Even if we assume that the “posterity” referred to in the Preamble really does refer only to those who were citizens in 1787 and their descendants, it does not follow that that the Constitution justifies ignoring the effects of immigration restrictions on would-be immigrants. As the Founding Fathers well knew, there are moral limits on what governments are allowed to do in pursuit of the interests of their citizens. For example, the United States has no right to invade Mexico and enslave its people – even if doing so would enhance “the general welfare” of Americans. Similarly, there are moral constraints on the extent to which the US government is justified in forcibly consigning would-be immigrants to lives of poverty and oppression in Third World countries. Neither the Preamble nor any other part of the Constitution states that the US government is entitled to ignore moral constraints on the means it uses to achieve the goals of the Constitution.

A closely related restrictionist argument is the claim that aliens are not entitled to the various constitutional rights enumerated in the Constitution. In reality, most of the rights guaranteed by the Constitution are extended to all persons who enter areas governed by the United States, whether citizens or not. As James Madison put it at the Virginia ratifying convention for the Constitution, “[I]t does not follow, because aliens are not parties to the Constitution, as citizens are parties to it, that whilst they actually conform to it, they have no right to its protection.” In the few cases where the Constitution really does protect only citizens, the term “citizens” is explicitly used, as in the Privileges and Immunities Clause of Article IV, Section 2. Such explicit references to citizens would be unnecessary if there was an implicit understanding that all constitutional rights are limited to citizens alone.

II. Congress’ Power to Restrict Immigration.

The detailed enumeration of congressional powers in Article I of the Constitution does not include any power to restrict migration as such, even though it does include the power to make laws concerning the “naturalization” of foreigners and “regulate Commerce with foreign Nations.” The Naturalization Clause does not create a power to prevent foreigners from entering the country. It merely allows Congress to set conditions for the grant of citizenship.

The scope of the power to regulate “commerce” has long been a source of controversy. But at the time of the Founding and for many decades thereafter, the dominant interpretation was that it merely gave Congress the power to restrict trade and other commercial transactions, not to forbid movement as such. The Commerce Clause also gives Congress the power to regulate interstate as well as international commerce. Yet few if any eighteenth and nineteenth century jurists would have argued that Congress therefore had the power to forbid Americans from moving from one state to another.

In recent years, some leading legal scholars have argued that the original meaning of the Commerce Clause gives Congress the power to regulate all “social interaction” that affects multiple states or foreign nations. But this interpretation would give Congress nearly unlimited power, and is inconsistent with the dominant original understanding that congressional power was intended to be strictly limited in order to limit infringements on the power of the states. For a more detailed critique of the interaction theory, see this article by Georgetown law professor Randy Barnett.

Congress can restrict the entry of some foreigners by using its other enumerated powers. For example, the power to declare war and to spend money for the “common defence” includes a power to forcibly restrict entry by enemy spies, terrorists, and soldiers. The power to “define and punish” offenses against “the law of nations” presumably allows Congress to restrict the movement of pirates and other violators of international law. But there is no general enumerated power giving Congress the authority to ban the entry of people simply because they are foreign nationals.

## TASK INSTRUCTIONS
1) In the passage on immigration and the Constitution, which clause is given as an example of a place where the Constitution explicitly protects only citizens?
2) Pick up the passage on immigration and the Constitution after its last sentence and keep writing.
The entries after this point come from a separate source, unrelated to the passage on immigration and the Constitution.

## DATA ROWS
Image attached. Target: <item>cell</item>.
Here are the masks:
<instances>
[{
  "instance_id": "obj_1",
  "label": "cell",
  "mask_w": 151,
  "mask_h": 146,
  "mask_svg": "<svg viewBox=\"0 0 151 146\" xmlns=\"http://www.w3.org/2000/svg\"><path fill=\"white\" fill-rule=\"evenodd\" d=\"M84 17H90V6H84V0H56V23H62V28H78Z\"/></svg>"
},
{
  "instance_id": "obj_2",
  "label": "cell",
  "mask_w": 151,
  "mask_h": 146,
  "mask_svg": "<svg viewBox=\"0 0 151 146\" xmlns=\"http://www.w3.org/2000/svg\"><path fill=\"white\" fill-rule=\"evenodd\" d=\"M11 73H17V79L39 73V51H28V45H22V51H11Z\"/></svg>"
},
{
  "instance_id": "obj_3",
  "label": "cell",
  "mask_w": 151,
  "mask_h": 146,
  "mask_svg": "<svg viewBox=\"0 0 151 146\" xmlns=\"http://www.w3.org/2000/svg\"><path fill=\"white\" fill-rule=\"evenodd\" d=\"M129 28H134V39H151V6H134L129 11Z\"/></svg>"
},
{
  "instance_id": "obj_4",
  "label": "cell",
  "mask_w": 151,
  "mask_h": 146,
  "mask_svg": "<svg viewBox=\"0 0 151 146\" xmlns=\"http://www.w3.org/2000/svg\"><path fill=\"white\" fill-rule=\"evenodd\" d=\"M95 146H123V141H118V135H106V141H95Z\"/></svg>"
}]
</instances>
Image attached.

==

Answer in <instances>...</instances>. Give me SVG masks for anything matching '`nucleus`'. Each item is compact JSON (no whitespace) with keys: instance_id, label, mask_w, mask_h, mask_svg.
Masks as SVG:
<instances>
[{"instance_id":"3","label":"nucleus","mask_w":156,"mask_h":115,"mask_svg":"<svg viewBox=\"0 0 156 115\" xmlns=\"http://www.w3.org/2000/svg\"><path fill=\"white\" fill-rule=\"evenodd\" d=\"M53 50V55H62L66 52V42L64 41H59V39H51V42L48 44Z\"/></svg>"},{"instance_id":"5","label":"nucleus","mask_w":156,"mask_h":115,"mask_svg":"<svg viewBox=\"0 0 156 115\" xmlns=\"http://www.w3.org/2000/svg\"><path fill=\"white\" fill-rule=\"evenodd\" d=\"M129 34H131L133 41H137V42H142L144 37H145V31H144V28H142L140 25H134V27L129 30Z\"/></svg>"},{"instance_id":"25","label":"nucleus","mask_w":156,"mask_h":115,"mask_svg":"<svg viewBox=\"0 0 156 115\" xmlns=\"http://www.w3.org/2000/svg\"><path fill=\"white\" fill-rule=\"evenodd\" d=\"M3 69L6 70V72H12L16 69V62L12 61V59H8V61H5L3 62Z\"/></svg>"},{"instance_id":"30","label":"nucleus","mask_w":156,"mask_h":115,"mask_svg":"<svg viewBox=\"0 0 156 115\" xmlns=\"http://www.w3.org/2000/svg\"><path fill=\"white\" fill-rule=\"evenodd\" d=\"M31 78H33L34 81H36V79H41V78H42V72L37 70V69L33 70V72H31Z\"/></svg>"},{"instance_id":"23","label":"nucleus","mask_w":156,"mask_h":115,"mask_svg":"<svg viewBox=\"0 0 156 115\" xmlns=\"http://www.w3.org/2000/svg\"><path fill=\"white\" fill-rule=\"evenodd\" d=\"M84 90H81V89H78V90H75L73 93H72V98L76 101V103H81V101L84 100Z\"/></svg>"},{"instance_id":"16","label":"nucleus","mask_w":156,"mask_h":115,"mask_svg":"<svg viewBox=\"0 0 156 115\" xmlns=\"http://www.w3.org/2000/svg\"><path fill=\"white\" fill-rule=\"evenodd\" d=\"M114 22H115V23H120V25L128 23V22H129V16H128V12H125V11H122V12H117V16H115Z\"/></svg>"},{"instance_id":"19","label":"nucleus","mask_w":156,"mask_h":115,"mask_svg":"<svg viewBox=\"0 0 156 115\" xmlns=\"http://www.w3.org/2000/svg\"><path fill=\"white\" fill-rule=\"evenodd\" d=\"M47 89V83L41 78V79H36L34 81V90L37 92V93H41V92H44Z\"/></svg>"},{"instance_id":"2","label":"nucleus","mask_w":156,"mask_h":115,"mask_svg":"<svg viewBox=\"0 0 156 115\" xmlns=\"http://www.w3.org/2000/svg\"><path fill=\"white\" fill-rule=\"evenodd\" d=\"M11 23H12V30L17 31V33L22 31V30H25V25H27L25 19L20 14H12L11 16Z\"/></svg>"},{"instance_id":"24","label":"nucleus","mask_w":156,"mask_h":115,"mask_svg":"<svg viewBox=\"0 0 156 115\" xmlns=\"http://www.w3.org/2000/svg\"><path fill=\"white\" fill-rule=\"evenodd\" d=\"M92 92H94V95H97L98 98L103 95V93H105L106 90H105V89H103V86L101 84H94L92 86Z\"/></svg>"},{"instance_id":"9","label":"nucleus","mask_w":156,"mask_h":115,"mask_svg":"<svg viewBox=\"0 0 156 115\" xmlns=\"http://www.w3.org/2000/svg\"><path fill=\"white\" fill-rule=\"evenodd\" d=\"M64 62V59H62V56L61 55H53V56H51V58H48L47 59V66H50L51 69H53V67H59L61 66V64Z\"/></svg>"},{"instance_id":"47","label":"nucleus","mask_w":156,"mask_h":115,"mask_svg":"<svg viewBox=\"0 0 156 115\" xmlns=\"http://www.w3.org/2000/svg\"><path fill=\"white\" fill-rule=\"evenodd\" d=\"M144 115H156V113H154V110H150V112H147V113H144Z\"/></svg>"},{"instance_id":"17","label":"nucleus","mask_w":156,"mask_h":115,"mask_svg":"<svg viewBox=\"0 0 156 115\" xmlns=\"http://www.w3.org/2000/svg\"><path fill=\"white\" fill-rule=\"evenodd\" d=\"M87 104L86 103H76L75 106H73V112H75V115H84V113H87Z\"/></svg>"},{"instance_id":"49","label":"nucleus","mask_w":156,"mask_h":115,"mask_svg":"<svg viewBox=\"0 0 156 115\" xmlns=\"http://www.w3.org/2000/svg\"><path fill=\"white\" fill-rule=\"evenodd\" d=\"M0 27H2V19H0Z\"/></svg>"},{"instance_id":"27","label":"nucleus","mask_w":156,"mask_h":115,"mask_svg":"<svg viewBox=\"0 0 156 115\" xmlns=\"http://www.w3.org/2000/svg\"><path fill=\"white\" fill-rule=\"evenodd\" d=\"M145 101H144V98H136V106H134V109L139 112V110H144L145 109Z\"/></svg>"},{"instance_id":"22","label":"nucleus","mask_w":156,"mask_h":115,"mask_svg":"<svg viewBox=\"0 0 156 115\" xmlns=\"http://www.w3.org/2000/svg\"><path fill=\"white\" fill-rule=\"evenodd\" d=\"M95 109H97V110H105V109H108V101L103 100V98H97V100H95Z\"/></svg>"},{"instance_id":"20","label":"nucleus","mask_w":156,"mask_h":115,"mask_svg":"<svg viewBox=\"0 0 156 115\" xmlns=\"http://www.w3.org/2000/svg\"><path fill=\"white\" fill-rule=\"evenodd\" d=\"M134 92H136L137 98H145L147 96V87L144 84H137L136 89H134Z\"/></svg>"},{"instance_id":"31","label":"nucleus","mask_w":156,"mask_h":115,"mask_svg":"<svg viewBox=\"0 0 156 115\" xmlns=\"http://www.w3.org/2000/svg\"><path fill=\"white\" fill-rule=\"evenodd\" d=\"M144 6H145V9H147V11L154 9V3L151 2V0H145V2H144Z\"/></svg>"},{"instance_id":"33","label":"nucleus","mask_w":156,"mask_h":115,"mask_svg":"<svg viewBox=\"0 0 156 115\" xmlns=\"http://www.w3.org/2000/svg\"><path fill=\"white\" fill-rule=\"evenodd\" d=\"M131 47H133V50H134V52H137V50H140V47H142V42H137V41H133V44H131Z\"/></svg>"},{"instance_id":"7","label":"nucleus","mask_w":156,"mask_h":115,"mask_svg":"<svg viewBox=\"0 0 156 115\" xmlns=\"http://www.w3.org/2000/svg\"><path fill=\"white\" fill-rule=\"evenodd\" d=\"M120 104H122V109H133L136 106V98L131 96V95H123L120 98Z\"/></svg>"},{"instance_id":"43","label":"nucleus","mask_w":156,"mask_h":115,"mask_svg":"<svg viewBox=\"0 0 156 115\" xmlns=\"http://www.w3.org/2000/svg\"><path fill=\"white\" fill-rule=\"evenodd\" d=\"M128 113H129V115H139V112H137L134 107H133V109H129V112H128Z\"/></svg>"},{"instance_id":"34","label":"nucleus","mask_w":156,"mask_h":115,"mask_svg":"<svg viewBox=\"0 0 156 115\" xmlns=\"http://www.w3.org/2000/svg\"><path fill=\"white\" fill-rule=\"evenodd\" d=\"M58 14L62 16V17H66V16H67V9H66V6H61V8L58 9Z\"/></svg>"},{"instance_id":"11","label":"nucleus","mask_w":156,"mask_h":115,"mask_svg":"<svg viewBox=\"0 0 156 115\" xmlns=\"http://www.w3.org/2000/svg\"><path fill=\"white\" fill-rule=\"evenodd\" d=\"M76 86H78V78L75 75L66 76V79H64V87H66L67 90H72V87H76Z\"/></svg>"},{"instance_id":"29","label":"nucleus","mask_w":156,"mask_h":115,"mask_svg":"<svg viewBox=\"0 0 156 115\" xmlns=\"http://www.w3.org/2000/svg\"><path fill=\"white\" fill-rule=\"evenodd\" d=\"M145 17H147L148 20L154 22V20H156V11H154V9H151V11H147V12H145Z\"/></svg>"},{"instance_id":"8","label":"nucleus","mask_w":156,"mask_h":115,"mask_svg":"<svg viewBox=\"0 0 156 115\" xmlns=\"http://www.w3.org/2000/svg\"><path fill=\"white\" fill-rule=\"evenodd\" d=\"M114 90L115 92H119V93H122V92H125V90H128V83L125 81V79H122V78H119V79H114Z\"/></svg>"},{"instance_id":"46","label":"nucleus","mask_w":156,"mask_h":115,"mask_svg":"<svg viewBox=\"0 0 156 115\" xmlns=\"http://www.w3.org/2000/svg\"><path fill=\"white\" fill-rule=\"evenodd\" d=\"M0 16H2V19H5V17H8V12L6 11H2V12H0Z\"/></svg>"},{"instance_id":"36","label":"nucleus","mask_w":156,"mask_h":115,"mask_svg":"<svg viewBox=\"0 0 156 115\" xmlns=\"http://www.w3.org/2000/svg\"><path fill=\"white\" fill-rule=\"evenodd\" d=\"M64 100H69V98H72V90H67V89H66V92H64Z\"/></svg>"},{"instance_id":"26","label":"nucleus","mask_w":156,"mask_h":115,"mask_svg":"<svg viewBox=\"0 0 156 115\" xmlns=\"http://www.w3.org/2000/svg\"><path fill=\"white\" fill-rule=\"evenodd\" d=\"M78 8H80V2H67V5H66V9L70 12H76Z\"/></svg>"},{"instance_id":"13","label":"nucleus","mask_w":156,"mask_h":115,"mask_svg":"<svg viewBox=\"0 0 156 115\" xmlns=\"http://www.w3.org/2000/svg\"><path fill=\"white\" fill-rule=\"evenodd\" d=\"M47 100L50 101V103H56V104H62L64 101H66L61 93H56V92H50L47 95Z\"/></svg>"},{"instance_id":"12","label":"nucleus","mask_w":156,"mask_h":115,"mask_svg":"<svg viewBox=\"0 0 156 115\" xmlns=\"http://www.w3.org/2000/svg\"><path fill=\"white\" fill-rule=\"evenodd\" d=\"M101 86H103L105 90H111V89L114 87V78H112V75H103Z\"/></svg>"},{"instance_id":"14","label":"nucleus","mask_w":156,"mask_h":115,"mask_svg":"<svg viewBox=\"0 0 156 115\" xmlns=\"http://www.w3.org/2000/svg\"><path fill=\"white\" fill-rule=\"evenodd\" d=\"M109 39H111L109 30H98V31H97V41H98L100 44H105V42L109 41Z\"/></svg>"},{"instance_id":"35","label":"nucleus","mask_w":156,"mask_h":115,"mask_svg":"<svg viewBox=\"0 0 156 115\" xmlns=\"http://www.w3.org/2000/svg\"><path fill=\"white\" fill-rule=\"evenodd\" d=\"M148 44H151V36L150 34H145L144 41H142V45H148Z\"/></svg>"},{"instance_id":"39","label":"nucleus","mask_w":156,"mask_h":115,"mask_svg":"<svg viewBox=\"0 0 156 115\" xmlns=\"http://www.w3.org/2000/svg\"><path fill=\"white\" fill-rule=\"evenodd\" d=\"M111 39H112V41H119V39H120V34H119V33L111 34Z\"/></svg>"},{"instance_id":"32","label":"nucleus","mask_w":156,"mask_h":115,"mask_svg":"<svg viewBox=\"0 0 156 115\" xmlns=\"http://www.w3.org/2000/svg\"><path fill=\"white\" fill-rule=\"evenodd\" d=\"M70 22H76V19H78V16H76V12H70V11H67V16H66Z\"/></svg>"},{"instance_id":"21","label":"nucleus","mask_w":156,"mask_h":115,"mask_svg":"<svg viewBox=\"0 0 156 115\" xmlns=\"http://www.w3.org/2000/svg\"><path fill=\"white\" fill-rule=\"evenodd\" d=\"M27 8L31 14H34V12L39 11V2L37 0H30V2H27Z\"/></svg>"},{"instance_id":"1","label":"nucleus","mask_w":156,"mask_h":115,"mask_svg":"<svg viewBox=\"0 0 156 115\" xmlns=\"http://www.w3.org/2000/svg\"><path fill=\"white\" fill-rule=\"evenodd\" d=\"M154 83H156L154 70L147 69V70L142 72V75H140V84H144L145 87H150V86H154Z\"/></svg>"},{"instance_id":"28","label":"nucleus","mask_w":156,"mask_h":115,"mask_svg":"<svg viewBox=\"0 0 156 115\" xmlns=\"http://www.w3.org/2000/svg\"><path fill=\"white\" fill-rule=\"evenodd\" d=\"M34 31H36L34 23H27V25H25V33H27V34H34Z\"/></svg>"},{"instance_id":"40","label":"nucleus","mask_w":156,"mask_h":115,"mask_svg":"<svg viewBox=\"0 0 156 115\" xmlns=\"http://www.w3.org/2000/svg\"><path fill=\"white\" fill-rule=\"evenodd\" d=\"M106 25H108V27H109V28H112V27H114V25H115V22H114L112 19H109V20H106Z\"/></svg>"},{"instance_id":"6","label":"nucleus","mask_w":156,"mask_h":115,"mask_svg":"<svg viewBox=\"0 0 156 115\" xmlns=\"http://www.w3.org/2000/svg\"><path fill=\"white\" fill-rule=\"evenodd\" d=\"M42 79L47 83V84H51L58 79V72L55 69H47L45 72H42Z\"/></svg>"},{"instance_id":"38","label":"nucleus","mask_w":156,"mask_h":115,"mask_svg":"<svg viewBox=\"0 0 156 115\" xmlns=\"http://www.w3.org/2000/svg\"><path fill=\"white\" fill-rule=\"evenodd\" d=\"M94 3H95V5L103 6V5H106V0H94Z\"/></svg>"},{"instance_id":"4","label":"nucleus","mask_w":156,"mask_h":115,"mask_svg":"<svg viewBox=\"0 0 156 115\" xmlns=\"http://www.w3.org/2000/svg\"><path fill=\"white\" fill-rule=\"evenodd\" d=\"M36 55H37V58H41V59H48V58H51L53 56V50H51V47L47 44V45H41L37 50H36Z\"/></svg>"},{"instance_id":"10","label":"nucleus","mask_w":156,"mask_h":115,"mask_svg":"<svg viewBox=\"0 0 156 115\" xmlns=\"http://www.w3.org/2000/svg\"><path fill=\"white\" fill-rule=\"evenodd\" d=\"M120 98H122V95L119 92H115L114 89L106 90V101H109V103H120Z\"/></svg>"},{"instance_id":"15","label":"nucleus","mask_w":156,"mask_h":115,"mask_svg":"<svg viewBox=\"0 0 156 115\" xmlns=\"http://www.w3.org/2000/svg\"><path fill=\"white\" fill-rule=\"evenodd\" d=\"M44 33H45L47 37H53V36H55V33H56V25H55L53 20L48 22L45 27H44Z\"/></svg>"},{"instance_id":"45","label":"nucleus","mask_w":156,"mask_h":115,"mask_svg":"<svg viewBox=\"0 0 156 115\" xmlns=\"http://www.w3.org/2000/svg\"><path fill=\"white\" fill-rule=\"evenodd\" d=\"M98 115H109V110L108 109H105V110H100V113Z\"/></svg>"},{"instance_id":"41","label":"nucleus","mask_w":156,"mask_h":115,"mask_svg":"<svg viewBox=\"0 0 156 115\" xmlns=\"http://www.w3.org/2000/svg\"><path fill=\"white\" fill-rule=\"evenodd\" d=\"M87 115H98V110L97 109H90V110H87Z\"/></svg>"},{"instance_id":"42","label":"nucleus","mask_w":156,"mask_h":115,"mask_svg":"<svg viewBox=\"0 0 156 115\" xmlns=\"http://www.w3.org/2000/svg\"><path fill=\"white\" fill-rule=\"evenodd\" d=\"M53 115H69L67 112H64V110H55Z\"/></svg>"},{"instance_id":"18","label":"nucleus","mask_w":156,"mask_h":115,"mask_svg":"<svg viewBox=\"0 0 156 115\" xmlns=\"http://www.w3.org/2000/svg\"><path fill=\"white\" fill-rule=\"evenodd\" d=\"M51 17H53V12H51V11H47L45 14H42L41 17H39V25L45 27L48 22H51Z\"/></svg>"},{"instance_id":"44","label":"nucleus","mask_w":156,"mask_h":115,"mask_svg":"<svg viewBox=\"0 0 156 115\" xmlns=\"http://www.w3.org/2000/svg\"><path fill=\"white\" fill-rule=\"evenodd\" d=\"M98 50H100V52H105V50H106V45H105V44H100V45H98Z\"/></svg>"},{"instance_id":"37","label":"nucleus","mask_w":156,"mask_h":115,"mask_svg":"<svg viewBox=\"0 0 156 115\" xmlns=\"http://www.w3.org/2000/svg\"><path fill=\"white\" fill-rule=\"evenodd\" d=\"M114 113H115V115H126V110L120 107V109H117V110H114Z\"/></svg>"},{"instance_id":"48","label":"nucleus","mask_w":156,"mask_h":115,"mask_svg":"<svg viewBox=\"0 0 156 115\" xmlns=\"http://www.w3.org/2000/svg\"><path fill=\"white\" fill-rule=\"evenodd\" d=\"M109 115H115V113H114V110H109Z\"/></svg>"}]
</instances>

## EXERCISE ANSWERS
1) The Privileges and Immunities Clause of Article IV, Section 2.

2)
Not until the Chinese Exclusion Act of 1882 did Congress adopt a significant law banning migration as such, as opposed to restricting eligibility for citizenship or excluding individuals who posed a specific threat that Congress could address under one of its other enumerated powers. And, even then, there was considerable controversy over the law’s constitutionality, despite the fact that the Act was popular due to widespread anti-Chinese prejudice.

Modern Supreme Court decisions such as Gonzales v. Raich hold that Congress has the authority to regulate virtually any “economic activity” (defined broadly enough to cover most migration) and that it has “plenary” power to restrict immigration. It is unlikely that these doctrines will be reversed any time soon. Adherents of “living constitution” theories of constitutional interpretation can, consistent with their commitments, support this overriding of the text and original meaning. But professed originalists – who include many anti-immigration conservatives – are in a more difficult bind. This is especially true in light of the fact that conservative originalists have been in the forefront of those arguing for a narrow interpretation of Congress’ powers under interstate Commerce Clause. If the term “commerce” has a narrow definition when it comes to interstate commerce, the same applies to foreign commerce, since the Constitution literally uses the same word to cover both, giving Congress the power to “regulate Commerce with foreign Nations, and among the several States.”

A possible way out of this bind for originalists is the claim that the federal government has an “inherent” power to restrict international migration, regardless of whether it is explicitly enumerated in the Constitution. That was in fact the basis on which the Supreme Court upheld the exclusion of Chinese in 1889. But if the Constitution presumes such an inherent power to restrict migration, surely there is an equally inherent power to control naturalization. Yet Article I includes an explicit grant of the power to establish a “uniform Rule of Naturalization.”

Finally, even if Congress does have the power to exclude migrants for any reason it wants, nothing in the Constitution requires it to do so. The Constitution allows federal and state governments to do many things that are ill-conceived or unjust, and large-scale restrictions on immigration could be among them.

III. The Constitution and Potential Political Externalities of Immigration.

Sophisticated critics of immigration – particularly conservative and libertarian ones – often emphasize the problem of “political externalities:” the danger that immigrants will use the power of the vote to cause harmful changes in government policy. Several parts of the Constitution help restrict such dangers.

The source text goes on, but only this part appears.